- **ACTIVITY**: Leave every picture out and write out the records below exactly.

- **INFORMATION GIVEN**:
· · · · · · ·

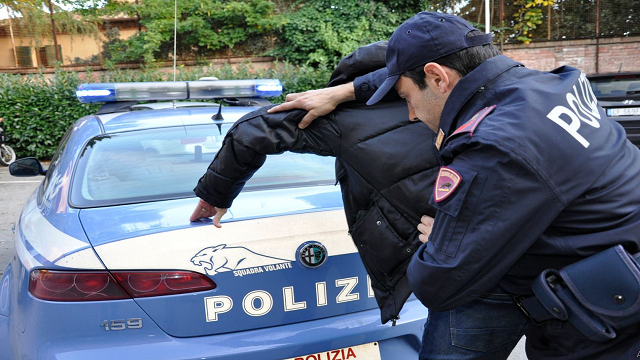 4گوشه دنیا/ فرار مرد ایتالیایی از دست خانواده همسر به زندان!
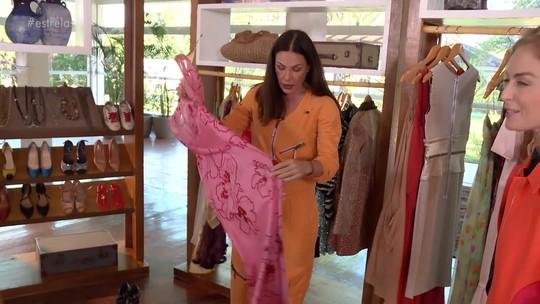 Carolina Ferraz mostra vestido que tem desde os 22 e prova que corpo está o mesmo há 26 anos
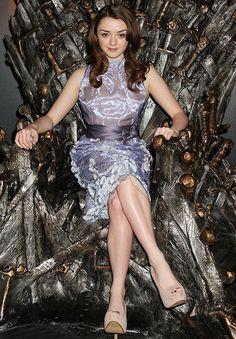Game of Thrones - Arya Stark (Maisie Williams) sitting on the Iron Throne Maisie Williams, Ester Williams, Arya Stark, Arte Game Of Thrones, Game Of Thrones Facts, Khal Drogo, Serie Got, Jon Snow, Game Of Thrones Instagram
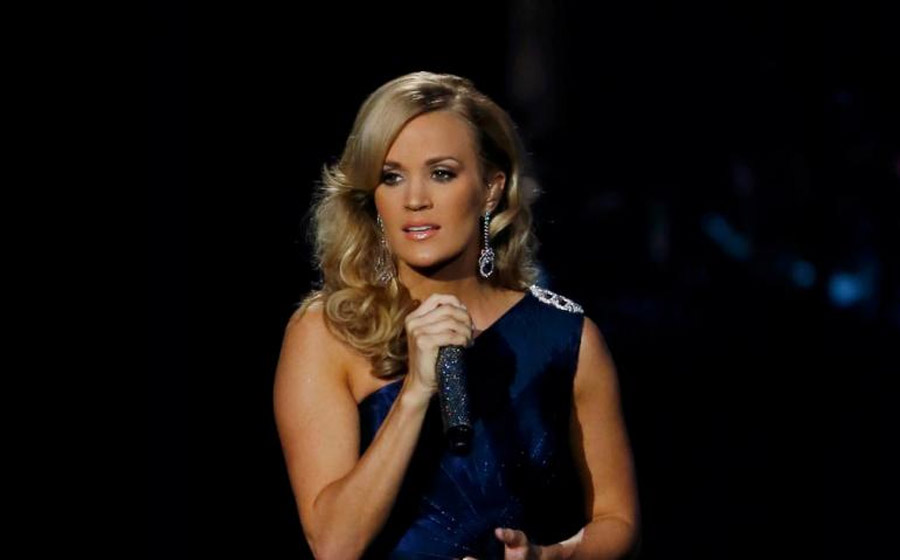Carrie Underwood's Emmys 2013 Performance: Singer's Beatles' Cover Generates Thousands Of Tweets 46669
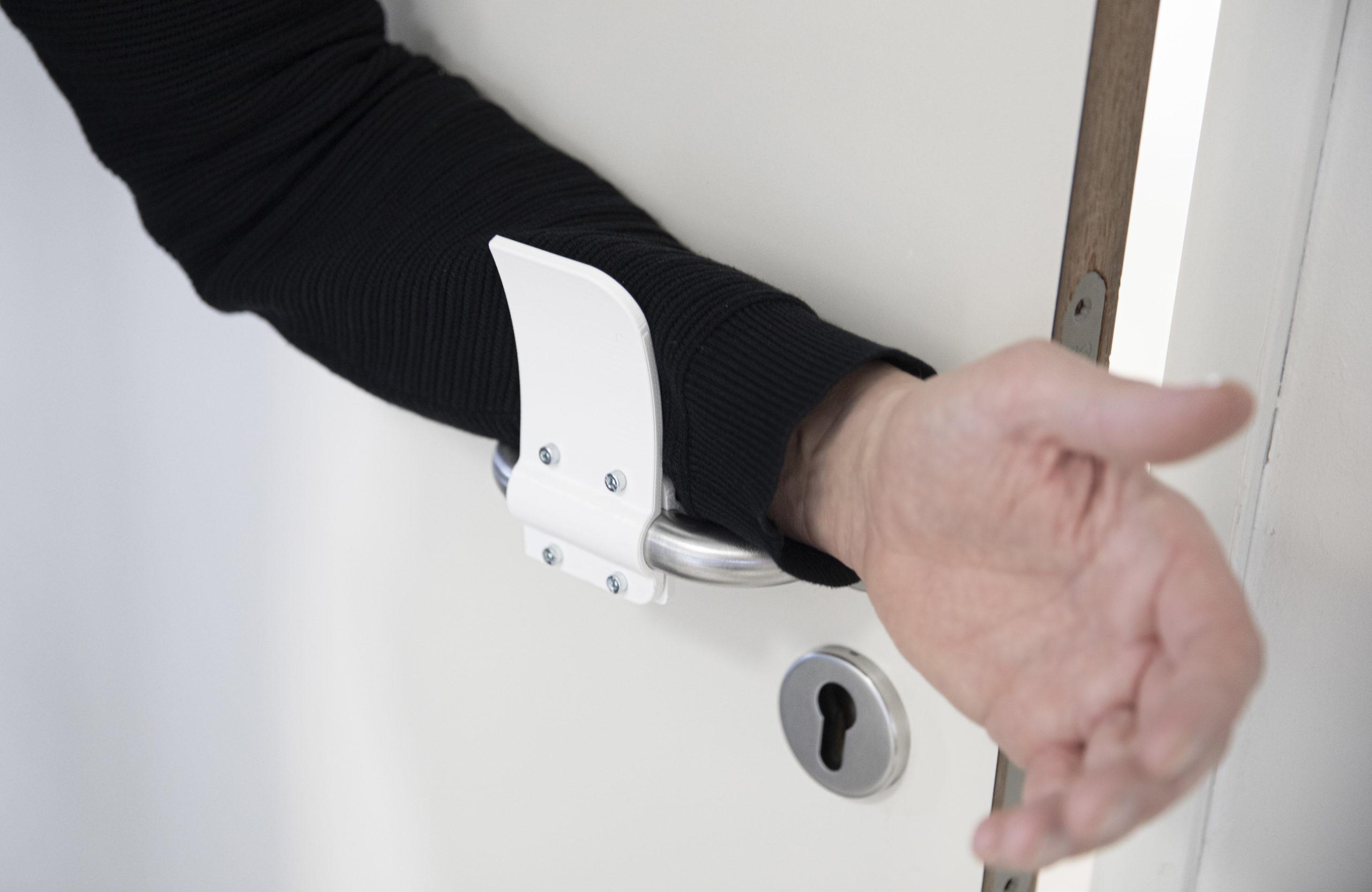 hands-free-door-opener-Materialise_04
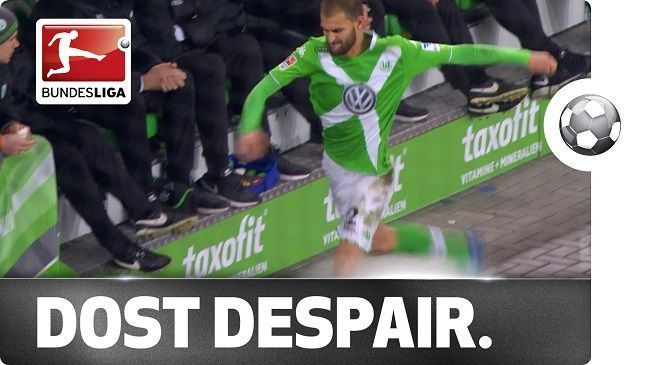 Frustracja Basa Dosta w Bundeslidze • VFL Wolfsburg vs SC Paderborn 07 • Niebywały pech Basa Dosta w meczu Ligi Niemieckiej • Zobacz >>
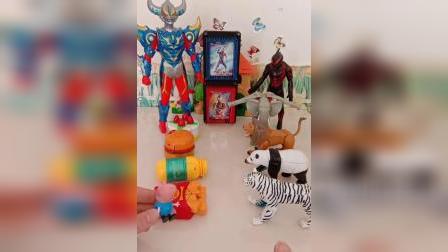 奥特曼和怪兽比变形玩具,谁会赢呢?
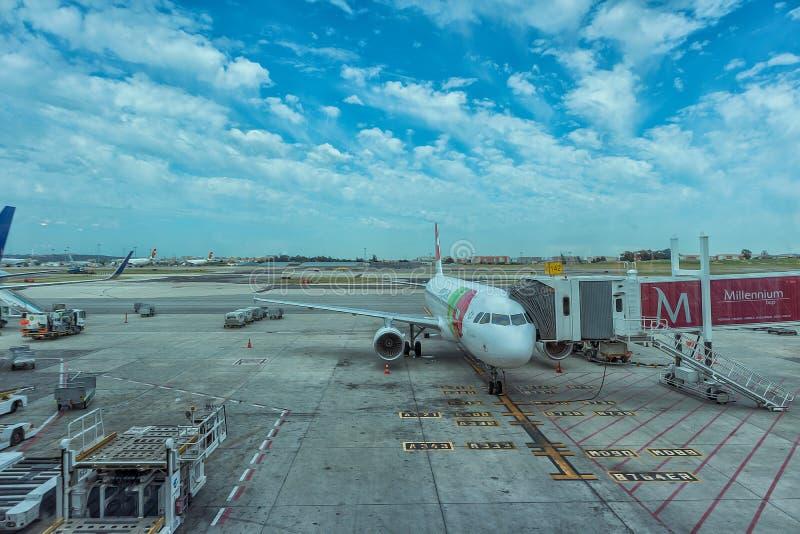LISSABON AIRPORT/PORTUGAL - 21 MAJ 2017 - hyvla på förklädet arkivfoton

· · · · · · ·

- **RESPONSE TO THIS TASK**:
 4گوشه دنیا/ فرار مرد ایتالیایی از دست خانواده همسر به زندان!
 Carolina Ferraz mostra vestido que tem desde os 22 e prova que corpo está o mesmo há 26 anos
Game of Thrones - Arya Stark (Maisie Williams) sitting on the Iron Throne Maisie Williams, Ester Williams, Arya Stark, Arte Game Of Thrones, Game Of Thrones Facts, Khal Drogo, Serie Got, Jon Snow, Game Of Thrones Instagram
Carrie Underwood's Emmys 2013 Performance: Singer's Beatles' Cover Generates Thousands Of Tweets 46669
 hands-free-door-opener-Materialise_04
 Frustracja Basa Dosta w Bundeslidze • VFL Wolfsburg vs SC Paderborn 07 • Niebywały pech Basa Dosta w meczu Ligi Niemieckiej • Zobacz >>
 奥特曼和怪兽比变形玩具,谁会赢呢?
LISSABON AIRPORT/PORTUGAL - 21 MAJ 2017 - hyvla på förklädet arkivfoton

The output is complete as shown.